Driving a LED by switch on ESP8266/ESP32
Now equipped with the knowledge of digital input/output in MicroPython and familiar with pin configuration and features of ESP8266/ESP32, we can drive components like LEDs by ESP8266/ESP32 and control their switching using push buttons. Let us switch ON/OFF a LED by a tactile switch on ESP8266 using MicroPython code.
Components required
- ESP8266 x1
- LED x1
- 330Ω resistor x2
- Push button x1
- Connecting wires/jumper wires
- Breadboard
Circuit connections
Connect the anode of LED with the GPIO5 of ESP8266 and connect its cathode with ground via a series resistor of 330 ohm. Connect push button at GPIO4 of ESP8266 pulled down by a resistor of 330 ohm.

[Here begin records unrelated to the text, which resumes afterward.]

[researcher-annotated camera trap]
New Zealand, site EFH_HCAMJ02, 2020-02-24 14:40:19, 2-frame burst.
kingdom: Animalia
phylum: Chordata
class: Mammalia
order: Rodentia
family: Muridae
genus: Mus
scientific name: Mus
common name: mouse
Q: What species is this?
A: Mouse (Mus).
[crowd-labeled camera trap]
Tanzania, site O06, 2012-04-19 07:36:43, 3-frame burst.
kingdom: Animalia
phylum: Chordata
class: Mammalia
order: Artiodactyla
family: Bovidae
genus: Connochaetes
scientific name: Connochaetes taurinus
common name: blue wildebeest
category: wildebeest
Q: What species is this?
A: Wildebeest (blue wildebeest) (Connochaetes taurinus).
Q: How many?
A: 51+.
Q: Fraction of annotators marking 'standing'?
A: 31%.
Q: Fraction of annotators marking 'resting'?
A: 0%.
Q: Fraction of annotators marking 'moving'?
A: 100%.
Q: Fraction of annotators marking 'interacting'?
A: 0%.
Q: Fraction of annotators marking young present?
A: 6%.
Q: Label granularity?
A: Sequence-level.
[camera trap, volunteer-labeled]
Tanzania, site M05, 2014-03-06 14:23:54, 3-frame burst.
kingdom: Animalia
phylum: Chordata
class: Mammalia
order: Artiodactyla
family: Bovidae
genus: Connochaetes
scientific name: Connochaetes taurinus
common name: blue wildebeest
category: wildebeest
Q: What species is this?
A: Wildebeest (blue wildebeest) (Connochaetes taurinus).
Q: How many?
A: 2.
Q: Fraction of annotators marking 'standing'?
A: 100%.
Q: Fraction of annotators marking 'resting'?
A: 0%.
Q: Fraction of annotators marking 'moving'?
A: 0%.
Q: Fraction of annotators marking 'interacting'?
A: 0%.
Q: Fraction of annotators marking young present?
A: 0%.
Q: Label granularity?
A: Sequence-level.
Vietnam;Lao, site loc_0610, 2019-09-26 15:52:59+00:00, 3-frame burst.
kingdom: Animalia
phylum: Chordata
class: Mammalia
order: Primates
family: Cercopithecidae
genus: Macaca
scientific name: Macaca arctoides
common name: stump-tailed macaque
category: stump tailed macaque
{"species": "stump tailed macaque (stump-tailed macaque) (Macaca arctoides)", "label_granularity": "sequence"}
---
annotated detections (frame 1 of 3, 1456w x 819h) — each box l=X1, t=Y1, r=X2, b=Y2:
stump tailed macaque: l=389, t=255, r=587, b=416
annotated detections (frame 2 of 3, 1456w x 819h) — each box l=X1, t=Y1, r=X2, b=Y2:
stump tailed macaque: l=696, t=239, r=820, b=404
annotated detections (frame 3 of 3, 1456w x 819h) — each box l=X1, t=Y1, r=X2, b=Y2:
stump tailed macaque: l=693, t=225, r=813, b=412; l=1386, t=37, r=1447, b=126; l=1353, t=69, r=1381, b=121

Note that the MicroPython firmware must be uploaded in the ESP8266. The Python code can be written and uploaded to ESP8266 using uPyCraft or Thonny IDE.
Python code
from machine import Pin
from time import sleep
led = Pin(5, Pin.OUT)
button = Pin(4, Pin.IN)
while True:
led.value(button.value())
sleep(0.5)
Working
The script begins with importing the Pin class of the machine module and the sleep class of the time module. The GPIO5 is set as digital output to drive LED. The GPIO4 is set as a digital input with a push button connected in a pulled low configuration. In the while loop, the output at the GPIO5 is set to the input at GPIO4. The GPIO4 is pulled low by default, so the LED remains off. Whenever the push button is pressed, the GPIO4 goes HIGH, a HIGH signal is passed at GPIO5 simultaneously, and the LED starts glowing.